原文 ->

********************

有一种爱叫念念不忘

有一种爱叫念念不忘

  一部《京华烟云》让林语堂的名字为大众熟知,事实上,他的小说不过二流水准,其译作和散文则更出类拔萃。相比于“作家”这个头衔,他更值得“文化大师”这样的称誉。
 
  林语堂出生于福建龙溪,家里信仰基督教,父亲是教会的牧师。
 
  他的童年是在平和县乡下度过的,山水草木滋养了他的灵性,也在他记忆里开出一朵初恋的小花。那是他青梅竹马的玩伴,也是他母亲的义女,瘦瘦小小的,生了一张美丽的瓜子脸。她平时穿着黑布衣裳干活,到了星期天会换上浅蓝色旗袍,清秀可人,大家都叫她橄榄。
 
  橄榄和林语堂年纪相仿,感情深厚,自小就玩闹在一起,抓鳝鱼、摸小龙虾、摘野花。这感情最动人心,它就像枝头长到五六分熟的果子,还没到收获的季节,滋味酸涩,却余味悠长。
 
  林语堂悄悄喜欢上这个小姑娘,直到老了,他都记着两小无猜的画面:“她蹲在小溪里,蝴蝶落在发梢,缓步徐行,蝴蝶居然没有飞走。”
 
  17岁时,林语堂到上海圣约翰大学读书,临走前,他大着胆子向橄榄求婚,却遭到了她的拒绝。她从来没有离开过故土,对陌生的地方有一股天然的畏惧,况且她的祖父身体不好,需要她照顾。

********************

所给数据 ->

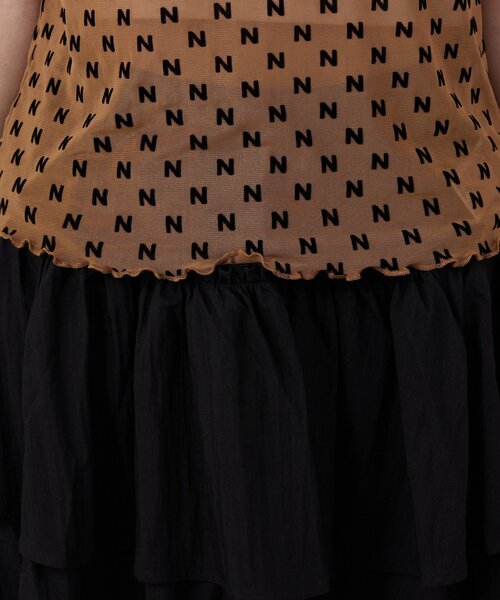 mline（エムライン）の「[mline]ティアードフリルスカート（スカート・レディース・ブラック/オフホワイト・MEDIUM/SMALL）」の4枚目の写真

********************

任务 1 ->
根据写林语堂的文章回答下列问题,每题一行:
(a) 林语堂出生在哪里?
(b) 橄榄到了星期天会换上什么衣服?
(c) 林语堂17岁时到哪所学校读书?
任务 2 ->
判断下列说法是否与写林语堂的文章相符,回答“是”或“否”,并引用原句中起决定作用的文字:
(a) 林语堂的父亲是教会的牧师。
(b) 林语堂的童年是在城里度过的。
(c) 橄榄答应了林语堂的求婚。
任务 3 -> 请接着写林语堂的文章,从最后一句之后写起。

答案 1 ->
(a) 福建龙溪。
(b) 浅蓝色旗袍。
(c) 上海圣约翰大学。

答案 2 ->
(a) 是。“父亲是教会的牧师”
(b) 否。“他的童年是在平和县乡下度过的”
(c) 否。“却遭到了她的拒绝”

答案 3 ->
  她在故乡的山头目送他离开,头顶青天,山风把那一头秀发吹乱了。这情景始终烙印在林语堂的心里,她后来嫁给了当地的商人,少年无间的情意被遗忘在时光深处。林语堂曾写了一部自传体小说《赖柏英》,美丽善良的女主角赖柏英就是橄榄的化身。
 
  初恋就如同一场感冒,来得急,走得慢,但最终它还是会痊愈。对人伤害最大的,还是得不到的第一次深爱,就像瘟疫,挣不开,逃不掉,也无药可解。
 
  林语堂在圣约翰大学名声很响,成绩斐然,他曾接连三次走上学校大会堂的讲台去领奖章,传为美谈。对林语堂而言,最大的收获却不是学业,而是他认识了圣玛丽女校的陈锦端,两人陷入热恋。
 
  “我从圣约翰回厦门时,总在我好友的家逗留,因为我热爱我好友的妹妹。”陈锦端是同学的妹妹,在林语堂眼里,“她生得确实其美无比。”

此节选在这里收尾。